■ Consigne:
Veuillez recopier à l'identique le passage de l'entretien sur le coliving qui va de « Le coliving, une communauté » jusqu'à « Valley bien sûr. » inclus.

■ Extrait de page:
========

Le coliving, une communauté avant tout
Dans coliving, il y a le co- de communauté. Fort de ce constat, Carlos de la Lama – Noriega a créé Start Up Embassy, un coliving ou plutôt une communauté d’entrepreneurs, plus précisément d’entrepreneurs de la tech et qui se situe… dans la Silicon Valley bien sûr.
Le coliving, une nécessité
COOLOC : Comment est née Start Up embassy ?
Carlos de la Lama-Noriega : Lorsque je suis arrivé en Californie, en 2010, pour monter ma propre start up, j’ai vécu pendant 9 mois dans une hacker house. C’est extrêmement courant dans la Silicon Valley, vu les loyers. Les studios se louent 3 000 $/mois. C’était une expérience extraordinaire de partager cet espace avec d’autres entrepreneurs.
J’ai ensuite loué directement une maison à Palo Alto avec des chambres pour mes collaborateurs, un jardin, de l’espace pour travailler. Et j’ai pensé que cela valait la peine de prendre une maison un peu plus grande pour les louer à d’autres entrepreneurs et couvrir les frais.
Quand mon entreprise a fait faillite, j’avais encore un bail qui courait sur quelques mois avant de retourner en Espagne. J’ai donc décidé de louer toutes les chambres pour couvrir les frais. Cela n’avait rien de très nouveau pour moi. Lorsque j’étais dans la Black House, j’étais devenu une sorte de house manager. J’avais acquis l’expérience nécessaire pour gérer une maison de ce genre.
COOLOC : Comment êtes-vous passé d’une colocation à un co-living dédié aux entrepreneurs ?

========

■ Liste des données:
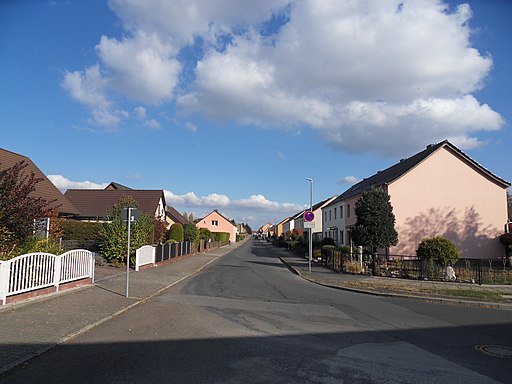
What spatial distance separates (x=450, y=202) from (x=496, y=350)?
85.2 feet

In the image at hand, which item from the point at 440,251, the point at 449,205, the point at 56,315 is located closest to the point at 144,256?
the point at 56,315

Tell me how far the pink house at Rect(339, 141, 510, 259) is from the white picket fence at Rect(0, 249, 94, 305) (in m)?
23.0

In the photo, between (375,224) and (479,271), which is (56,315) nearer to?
(479,271)

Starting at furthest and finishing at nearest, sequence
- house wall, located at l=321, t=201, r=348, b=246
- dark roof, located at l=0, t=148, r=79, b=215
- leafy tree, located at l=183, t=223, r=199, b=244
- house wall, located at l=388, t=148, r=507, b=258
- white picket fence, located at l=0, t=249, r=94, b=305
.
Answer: house wall, located at l=321, t=201, r=348, b=246, leafy tree, located at l=183, t=223, r=199, b=244, house wall, located at l=388, t=148, r=507, b=258, dark roof, located at l=0, t=148, r=79, b=215, white picket fence, located at l=0, t=249, r=94, b=305

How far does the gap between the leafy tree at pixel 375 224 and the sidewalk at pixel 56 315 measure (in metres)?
10.9

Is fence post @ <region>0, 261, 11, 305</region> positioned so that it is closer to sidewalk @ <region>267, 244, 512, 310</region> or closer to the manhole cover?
the manhole cover

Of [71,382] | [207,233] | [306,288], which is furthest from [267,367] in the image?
[207,233]

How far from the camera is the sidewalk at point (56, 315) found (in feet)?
21.4

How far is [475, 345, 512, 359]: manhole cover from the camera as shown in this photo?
6.86 meters

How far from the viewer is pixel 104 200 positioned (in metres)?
43.4

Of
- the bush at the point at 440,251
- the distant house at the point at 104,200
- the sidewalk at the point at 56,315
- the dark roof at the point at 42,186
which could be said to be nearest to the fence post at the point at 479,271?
the bush at the point at 440,251

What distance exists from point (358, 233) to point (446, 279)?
475 cm

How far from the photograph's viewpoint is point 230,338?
7582mm

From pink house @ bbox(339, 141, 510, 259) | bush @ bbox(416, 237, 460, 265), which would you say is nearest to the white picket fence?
bush @ bbox(416, 237, 460, 265)
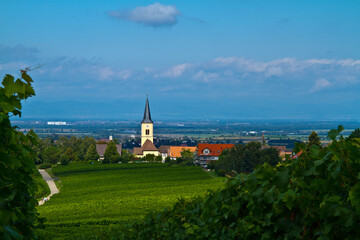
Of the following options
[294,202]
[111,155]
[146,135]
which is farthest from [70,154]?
[294,202]

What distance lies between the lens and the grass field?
22.2 meters

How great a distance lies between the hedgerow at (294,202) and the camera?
7.08ft

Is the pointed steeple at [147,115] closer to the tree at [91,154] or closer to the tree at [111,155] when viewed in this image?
the tree at [91,154]

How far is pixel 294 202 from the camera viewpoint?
8.50 feet

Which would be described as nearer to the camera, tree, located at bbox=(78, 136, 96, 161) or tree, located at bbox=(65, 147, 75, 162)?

========

■ Réponse complète:
Le coliving, une communauté avant tout
Dans coliving, il y a le co- de communauté. Fort de ce constat, Carlos de la Lama – Noriega a créé Start Up Embassy, un coliving ou plutôt une communauté d’entrepreneurs, plus précisément d’entrepreneurs de la tech et qui se situe… dans la Silicon Valley bien sûr.